Be Protective of Your Customers

We all know we give up a certain amount of privacy on the internet. 

Getting an ad for something you were talking about a few days ago, or seeing that pair of shoes you were looking at pop up again and again–it’s a little creepy.

But, while we’re (mostly) used to things like that, no one wants to have to worry about all of their information being broadcasted out on the web, or having all their data mined just because they decided to see what kind of taco they are based on their zodiac sign. 

Having good security practices for customer transactions, as well as being clear about how their information is being used, goes a long way toward making your customers feel comfortable buying from you. 

Make sure your website is properly set up for secure transactions, that your cookie policies are clear and easy to find, and your information usage is transparent. 

Listen to the People

Sure, you can say “my way or the highway” and ignore customer feedback, but chances are a lot of people will choose the highway.

Businesses that are engaged with their customers have higher brand loyalty, and if there really is an issue with a product or service you can often head it off early by having listened to your customers. 

Be known for having great customer service. Reply to concerns on social media. And above all, actually make changes that are needed. 

Watch Your Language

Think about an ad from 50 years ago. It probably has some language and stereotypes that would not fly today. 

Don’t be the ad that people are cringing at 50 years from now. 

Take a hard look at your marketing language. Are you being mindful of sexist or racist tropes? Are you thinking about inclusive language and pronoun usage? 

What about your brand images? Make sure your visuals reflect the real-world population and the audience you work with, by showing diverse ethnicities, genders, and bodies. Representation is important, and people feel more comfortable with brands they can see themselves in. 

We’re all going to make mistakes–and when you do, be gracious about it–but caring about the message you’re sending, and being mindful of how you’re framing your message, will increase your credibility and the respect of your audience.

Voice Your Values

It’s a relatively new phenomenon for businesses to take a stand on social or political issues. 

In the past, you didn’t want to alienate potential customers by having an opinion on anything remotely controversial. 

Not so much anymore.

People want to know where you stand.
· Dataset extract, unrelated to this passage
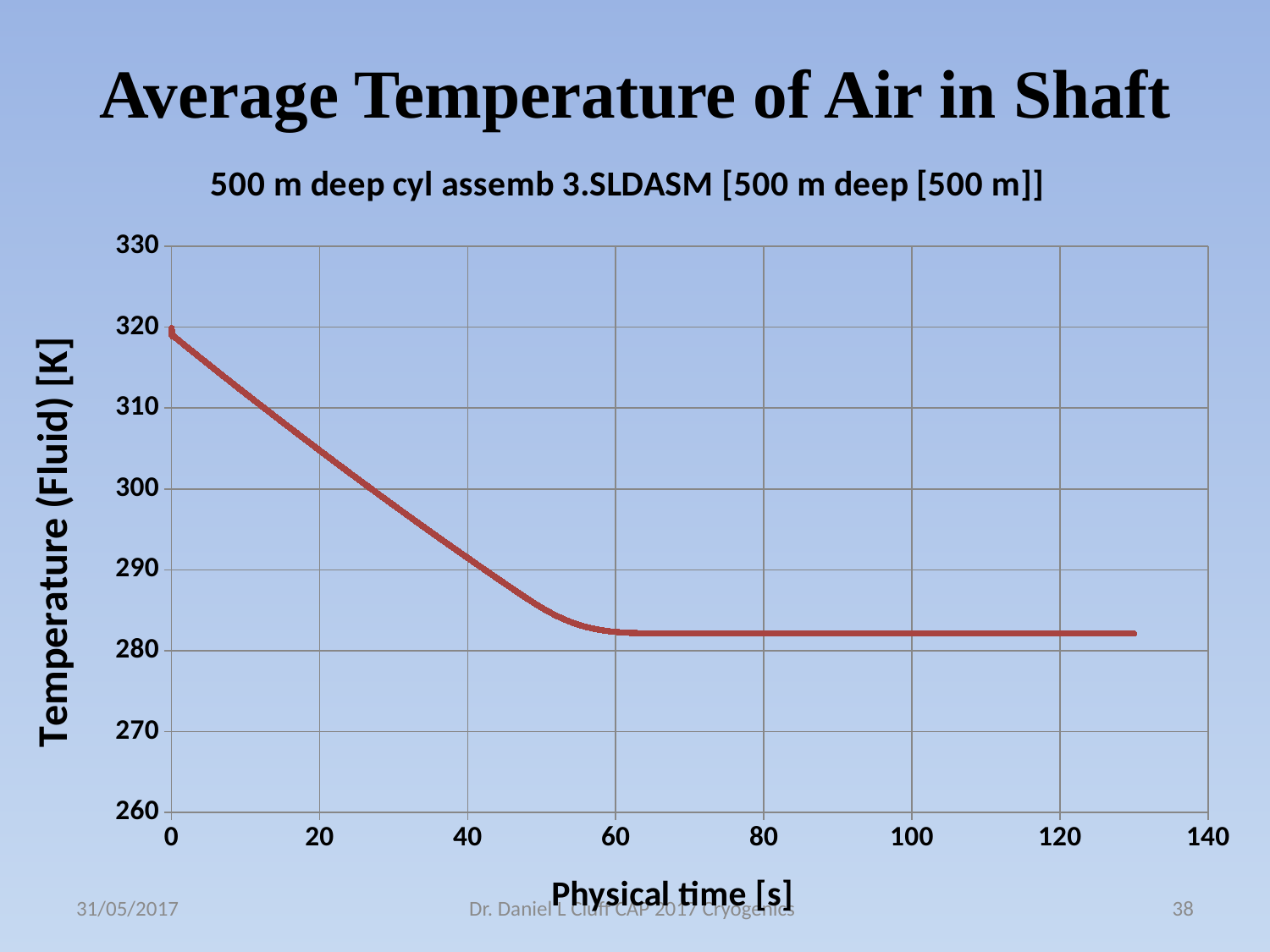
Is the temperature at 0 s greater or less than 310 K? greater Does the temperature rise or fall as physical time increases from 0 s to 60 s? fall What is the label of the x axis? Physical time [s] Is the temperature at 120 s greater or less than 290 K? less Is the temperature at 40 s greater or less than 300 K? less What is the title of the chart? 500 m deep cyl assemb 3.SLDASM [500 m deep [500 m]] How many lines are plotted on the chart? 1 Which is larger, the temperature at 20 s or the temperature at 80 s? 20 s At which physical time is the temperature highest? 0 s What kind of chart is shown on the slide? line chart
They want to know who and what they’re supporting. More than ever, people are making buying decisions based on how they feel about the company as well as the product. 

Saying nothing says a lot, too. If you don’t take a stand, your audience may assume you either don’t support the issue, or don’t care enough to say anything. 
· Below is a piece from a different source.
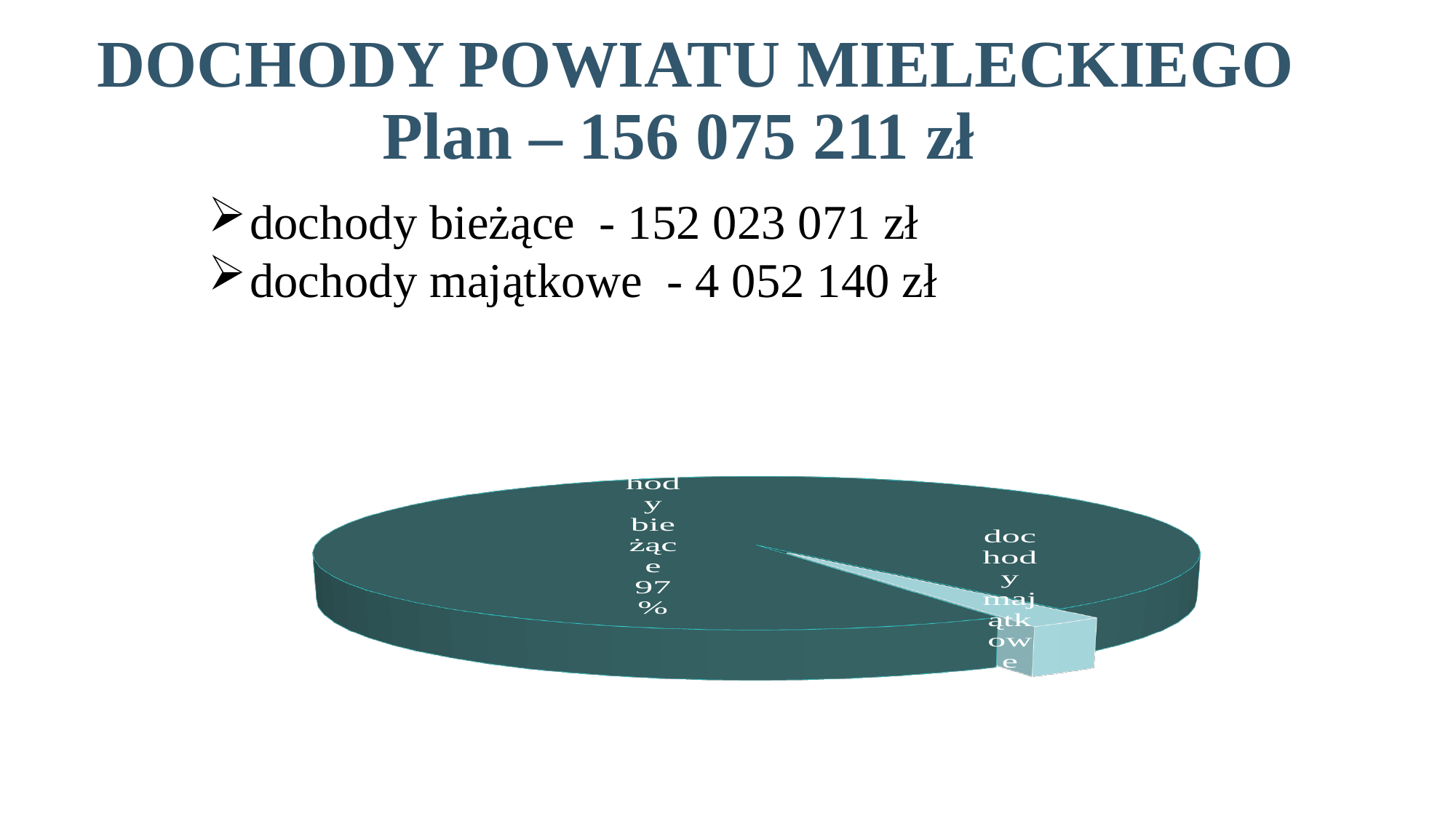
How many slices does the pie chart have? 2 What kind of chart is shown on the slide? pie chart Which slice of the pie chart is the smallest? dochody majątkowe Which slice of the pie chart is pulled out (exploded) from the rest of the pie? dochody majątkowe Which slice of the pie chart is the largest? dochody bieżące Which slice is larger in the pie chart, dochody bieżące or dochody majątkowe? dochody bieżące What share of the pie does the dochody bieżące slice represent? 97% Which slice of the pie chart is drawn in the lighter colour? dochody majątkowe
Trying to please everyone will ultimately mean you’re pleasing no one, so it’s better to follow your values. Like-minded people will follow you back.

Beware Performative Marketing

Don’t take a stand on something you don’t care about just because you think your customers want you to.

And definitely don’t put out an opinion that you don’t actually believe in. Be honest, remember?

Practicing ethical marketing is also about being true to your personal ethics. 

If you’re going to publicly support a cause, don’t just post it on your Instagram and forget about it. Let people know how you’re going to make changes in your company to reflect your values, or who you’re donating to and why. Putting in the work to back up your public support is more important than voicing your opinion in the first place. 

And beware of jumping on “trendy” issues. 

If you have something to say–say it. But don’t generically post something with no real message behind it.

Ethical marketing practices are becoming more and more common. And that’s a good thing. 

It doesn’t matter if you’re a huge corporation or a small business. People are paying attention to how companies present themselves and what they’re putting out into the world. 

Make sure you’re saying something with substance.